Date  :  Jan. 11 2007

L’industrie immobilière assiste au retour de la construction sur mesure
Roman Zakaluzny, Ottawa Business Journal
Le mercredi 29 novembre 2006,15 h HNE

Avec la baisse des taux d’inoccupation des bureaux dans l’ouest d’Ottawa, les experts de la région en immobilier constatent le retour de la construction sur mesure.

Selon eux, les édifices construits sur mesure ou clé en main, des immeubles tenant compte des besoins des occupants pendant la construction, gagnent en popularité.

De plus, au moins 17 immeubles d’Ottawa se personnalisent en prenant le « virage vert ». En se conformant aux normes environnementales rigoureuses, ces édifices marquent des points sur le plan des relations publiques tout en réduisant leur consommation d’énergie et les coûts qui y sont liés.

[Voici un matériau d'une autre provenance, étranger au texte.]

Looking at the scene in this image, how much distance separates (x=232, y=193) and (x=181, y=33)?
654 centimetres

Bien que la demande de nouveaux édifices construits sur mesure soit encore faible à Ottawa, elle est à son plus haut niveau depuis la bulle point-com de la fin des années 1990, affirme Denis Shank, vice-président associé de GVA Devencore.

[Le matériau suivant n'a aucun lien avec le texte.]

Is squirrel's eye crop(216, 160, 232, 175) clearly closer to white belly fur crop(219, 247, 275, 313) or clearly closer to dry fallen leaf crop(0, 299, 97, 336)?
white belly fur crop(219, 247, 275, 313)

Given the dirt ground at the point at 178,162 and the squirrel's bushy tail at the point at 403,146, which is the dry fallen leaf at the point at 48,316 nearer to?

Selon le courtier, le mot refait surface dans le milieu. « La construction sur mesure est dans toutes les bouches, particulièrement à Kanata » constate-t-il. « De nombreux promoteurs exploitent activement ce concept. »

Avant l’éclatement de la bulle point-com, les taux d’inoccupation étaient si faibles que les entreprises devaient se faire construire leurs propres bureaux. « À cette époque », soutient Denis Shank, « le défi consistait à trouver de l’espace tout court. »

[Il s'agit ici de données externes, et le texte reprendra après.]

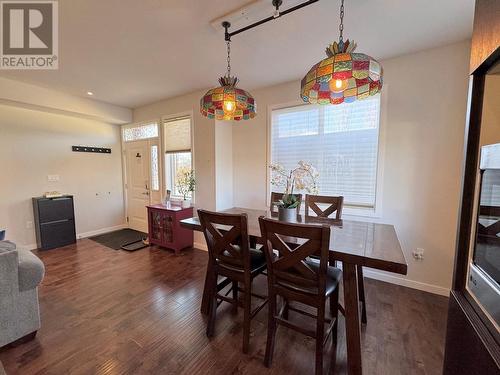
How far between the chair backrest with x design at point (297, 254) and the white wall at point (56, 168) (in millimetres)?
4362

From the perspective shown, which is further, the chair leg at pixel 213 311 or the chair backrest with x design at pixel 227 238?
the chair leg at pixel 213 311

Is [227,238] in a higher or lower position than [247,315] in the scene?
higher

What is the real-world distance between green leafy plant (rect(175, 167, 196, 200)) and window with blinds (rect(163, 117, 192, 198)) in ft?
0.19

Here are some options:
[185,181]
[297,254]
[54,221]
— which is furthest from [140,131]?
[297,254]

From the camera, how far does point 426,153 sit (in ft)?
7.74

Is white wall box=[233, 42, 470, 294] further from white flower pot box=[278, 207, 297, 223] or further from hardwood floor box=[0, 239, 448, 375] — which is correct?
white flower pot box=[278, 207, 297, 223]

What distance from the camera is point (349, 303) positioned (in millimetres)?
1416

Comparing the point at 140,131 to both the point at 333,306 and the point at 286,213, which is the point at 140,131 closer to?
the point at 286,213

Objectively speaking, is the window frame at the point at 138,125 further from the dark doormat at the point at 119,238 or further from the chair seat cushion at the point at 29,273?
the chair seat cushion at the point at 29,273

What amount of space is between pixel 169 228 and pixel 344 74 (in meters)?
3.30

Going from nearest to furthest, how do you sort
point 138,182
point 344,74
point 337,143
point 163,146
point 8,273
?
point 344,74
point 8,273
point 337,143
point 163,146
point 138,182

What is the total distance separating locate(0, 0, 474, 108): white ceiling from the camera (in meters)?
1.74

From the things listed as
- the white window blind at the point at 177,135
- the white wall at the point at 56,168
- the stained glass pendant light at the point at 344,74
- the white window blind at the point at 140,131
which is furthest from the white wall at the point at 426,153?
the white wall at the point at 56,168

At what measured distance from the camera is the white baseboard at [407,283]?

En 2001, avant même la fin des travaux de plusieurs immeubles, le marché s’est effondré. Étant donné les taux d’inoccupation de plus de 30 %, la construction sur mesure n’avait plus de sens. « Les propriétaires », rappelle-t-il, « louaient leurs espaces gratuitement. Afin de garder leurs locataires, certains n’exigeaient que les sommes nécessaires pour couvrir les frais d’entretien. »

Aujourd’hui, les taux d’inoccupation avoisinent les 8 % à Kanata, et ils sont encore plus bas au centre-ville. Le marché est en train de changer. Le défi actuel des entreprises, selon Shank, consiste à décider s’il vaut mieux pour elles d’emménager dans un immeuble déjà construit ou conçu expressément pour elles. Les entreprises sont de plus en plus nombreuses à choisir cette dernière option.

« C’est une solution de plus en plus avisée parce que les taux de demandes actuels sont en progression constante depuis l’an dernier. Il y a trois ans, cette option n’était pas du tout envisageable », dit-il, « parce qu’on pouvait acquérir une propriété pour une bouchée de pain. »

Derek Howe, un directeur du développement commercial chez Broccolini Construction Inc., confirme que son entreprise profite de la tendance. « Nous croyons qu’il existe une grande part de marché pour ce type solution. Nous recherchons du personnel pour nous aider à prendre de l’expansion […]. Selon Broccolini », affirme-t-il, « la construction d’un immeuble sur mesure représente une option plus concurrentielle pour les entreprises que la recherche d’un édifice déjà construit. »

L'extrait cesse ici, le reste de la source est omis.